Onion Skins- Yellow or Red
For onion skin dyes, we only want to use the dark, papery outer layer from the onion.
- Option 1- Add equal parts water and onion skins, with a tablespoon of vinegar in a saucepan. Bring to a boil and let simmer for at least 30 minutes. Let cool and strain out the onion skins, reserving the liquid dye. Dye hard-boiled eggs until you achieve the desired color.
- Option 2- Soak onion skins in warm water until they are soft (this only takes a few minutes). Wrap an uncooked egg in the onion skins and place inside a pantyhose or tight and tie a knot. (Helpful hint: put the toe of the pantyhose in a glass and pull over the top of a glass. This makes it much easier to get the egg into the bottom without the onion skins falling off! See images 4 and 5.) Put the egg in a saucepan with enough cold water to cover the egg. Bring to a boil. Turn down to low heat and cover. After 16 minutes, remove the egg from the pot. Once it has cooled enough to safely handle, remove the egg from the pantyhose and peel off the onion skins. This method does not give a uniform color to the egg but uses fewer onion skins.
This dye is great because you can eat the cabbage after you make the dye, and we’ll use the leftovers for an experiment next week!
- Carefully, cut up a head of red cabbage- nothing fancy, and put in a saucepan. Add enough water to just cover the cabbage. Bring to a boil then reduce to a simmer for 30 minutes. Let cool then strain out the cabbage, reserving the liquid dye.
- Do not add vinegar to the saucepan. Add a ½ teaspoon of vinegar to the jars or mugs you are using to dye the eggs in.
- Soak hard-boiled eggs until you achieve the desired color.
It is no surprise that this vibrant spice, that dyes everything it touches yellow, makes a great egg dye. Beware that turmeric will dye your fingers and any surface it touches.
- Add a tablespoon of turmeric powder, ½ tsp of vinegar and hot water to a jar or mug. Soak hard-boiled eggs until you achieve the desired color.
This dye is simple but takes some time to develop. Be patient!
- Add grape juice and ½ teaspoon of vinegar to a jar or mug. Soak hard-boiled eggs until you achieve the desired color (we recommend for a few hours or overnight).
Teas are always a bit of an experiment. The color is not always what you would anticipate!
- Add 2 tea bags and ½ teaspoon of vinegar to a jar or mug filled with hot (not boiling) water.
What’s it all about?
The most frequent question with dyeing eggs is why do we need to add vinegar?

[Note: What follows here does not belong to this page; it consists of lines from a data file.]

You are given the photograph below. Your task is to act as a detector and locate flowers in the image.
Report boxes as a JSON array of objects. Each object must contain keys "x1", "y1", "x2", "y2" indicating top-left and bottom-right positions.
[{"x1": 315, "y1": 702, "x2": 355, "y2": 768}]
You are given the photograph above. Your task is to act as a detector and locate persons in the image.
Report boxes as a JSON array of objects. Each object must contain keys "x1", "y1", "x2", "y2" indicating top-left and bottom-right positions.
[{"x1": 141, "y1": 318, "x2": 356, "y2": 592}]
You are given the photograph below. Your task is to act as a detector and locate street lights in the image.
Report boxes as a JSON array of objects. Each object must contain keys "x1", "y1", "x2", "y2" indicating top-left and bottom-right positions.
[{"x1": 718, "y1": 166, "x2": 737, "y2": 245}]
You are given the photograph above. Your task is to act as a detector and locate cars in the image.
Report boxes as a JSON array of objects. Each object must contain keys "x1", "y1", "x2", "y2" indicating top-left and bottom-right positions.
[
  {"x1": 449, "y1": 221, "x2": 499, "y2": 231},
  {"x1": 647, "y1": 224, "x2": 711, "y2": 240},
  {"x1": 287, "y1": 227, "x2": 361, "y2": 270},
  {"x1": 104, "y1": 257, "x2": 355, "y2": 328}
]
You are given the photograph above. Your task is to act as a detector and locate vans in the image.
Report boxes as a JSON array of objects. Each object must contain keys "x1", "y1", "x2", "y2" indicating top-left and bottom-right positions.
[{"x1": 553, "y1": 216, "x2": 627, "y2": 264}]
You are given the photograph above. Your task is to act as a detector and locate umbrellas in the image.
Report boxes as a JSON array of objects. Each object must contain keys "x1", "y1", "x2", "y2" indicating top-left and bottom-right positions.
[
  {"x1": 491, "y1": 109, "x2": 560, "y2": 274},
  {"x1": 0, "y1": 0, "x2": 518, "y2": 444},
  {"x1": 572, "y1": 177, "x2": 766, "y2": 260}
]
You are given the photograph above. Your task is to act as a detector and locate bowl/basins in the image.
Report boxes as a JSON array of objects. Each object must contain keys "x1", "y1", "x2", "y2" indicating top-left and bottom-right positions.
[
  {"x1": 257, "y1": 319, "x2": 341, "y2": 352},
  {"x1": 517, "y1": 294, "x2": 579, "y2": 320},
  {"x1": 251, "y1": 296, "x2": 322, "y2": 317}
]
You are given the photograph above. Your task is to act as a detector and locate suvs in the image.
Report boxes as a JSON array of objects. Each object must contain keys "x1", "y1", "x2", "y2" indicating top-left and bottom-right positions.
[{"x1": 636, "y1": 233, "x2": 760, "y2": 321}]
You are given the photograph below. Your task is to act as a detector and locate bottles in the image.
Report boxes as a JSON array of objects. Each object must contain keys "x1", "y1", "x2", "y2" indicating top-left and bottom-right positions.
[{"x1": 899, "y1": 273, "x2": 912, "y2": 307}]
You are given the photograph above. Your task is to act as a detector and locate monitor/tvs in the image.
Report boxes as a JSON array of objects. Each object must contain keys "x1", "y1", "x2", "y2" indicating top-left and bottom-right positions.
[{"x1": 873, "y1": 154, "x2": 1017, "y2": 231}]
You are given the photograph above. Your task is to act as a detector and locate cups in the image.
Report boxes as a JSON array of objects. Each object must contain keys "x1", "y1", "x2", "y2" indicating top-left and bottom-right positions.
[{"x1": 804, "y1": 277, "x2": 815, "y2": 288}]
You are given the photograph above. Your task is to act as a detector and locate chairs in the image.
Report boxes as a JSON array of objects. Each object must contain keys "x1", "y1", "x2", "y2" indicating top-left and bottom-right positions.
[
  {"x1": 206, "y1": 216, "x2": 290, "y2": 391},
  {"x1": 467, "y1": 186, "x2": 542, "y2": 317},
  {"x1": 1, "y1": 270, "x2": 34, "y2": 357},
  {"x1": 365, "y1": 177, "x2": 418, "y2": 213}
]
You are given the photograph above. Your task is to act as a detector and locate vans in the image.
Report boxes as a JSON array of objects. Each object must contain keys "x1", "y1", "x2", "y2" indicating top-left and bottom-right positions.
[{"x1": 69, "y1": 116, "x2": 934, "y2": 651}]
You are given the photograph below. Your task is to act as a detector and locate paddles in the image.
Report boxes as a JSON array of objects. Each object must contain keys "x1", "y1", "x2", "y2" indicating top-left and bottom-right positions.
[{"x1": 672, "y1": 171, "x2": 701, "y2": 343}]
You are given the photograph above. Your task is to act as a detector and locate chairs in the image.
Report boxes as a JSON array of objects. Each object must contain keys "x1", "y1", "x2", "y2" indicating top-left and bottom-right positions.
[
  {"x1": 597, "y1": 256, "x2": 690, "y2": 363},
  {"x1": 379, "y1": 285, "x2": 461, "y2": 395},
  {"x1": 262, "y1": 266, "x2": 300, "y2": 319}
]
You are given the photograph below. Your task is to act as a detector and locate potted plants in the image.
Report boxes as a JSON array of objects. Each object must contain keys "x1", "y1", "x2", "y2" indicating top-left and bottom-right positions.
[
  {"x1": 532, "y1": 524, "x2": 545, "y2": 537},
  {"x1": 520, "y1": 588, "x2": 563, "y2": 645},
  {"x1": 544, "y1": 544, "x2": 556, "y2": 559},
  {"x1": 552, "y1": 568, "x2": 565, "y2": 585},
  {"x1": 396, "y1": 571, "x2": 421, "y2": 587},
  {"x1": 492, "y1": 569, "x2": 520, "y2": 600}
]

Try putting an uncooked egg in a container deep enough to cover the egg in vinegar. What do you observe happening immediately? What happens after a few hours? Leave the egg in the vinegar overnight? What does the egg look like in the morning?
The shell of an egg is made of calcium carbonate which is a base (like baking soda). Have you ever mixed vinegar and baking soda? What happens? When an egg is put in vinegar, the basic shell reacts with the acidic vinegar. For dying eggs, that reaction helps the dye to activate and stick to the shell.
- Before dyeing your egg, carefully (but tightly) wrap rubber bands around the hard-boiled eggs to make a striped pattern or draw on your egg with a piece of clear canning wax or a white crayon.
- What other foods or spices do you have at home that you think would make a good dye? Try them and let us know if they work!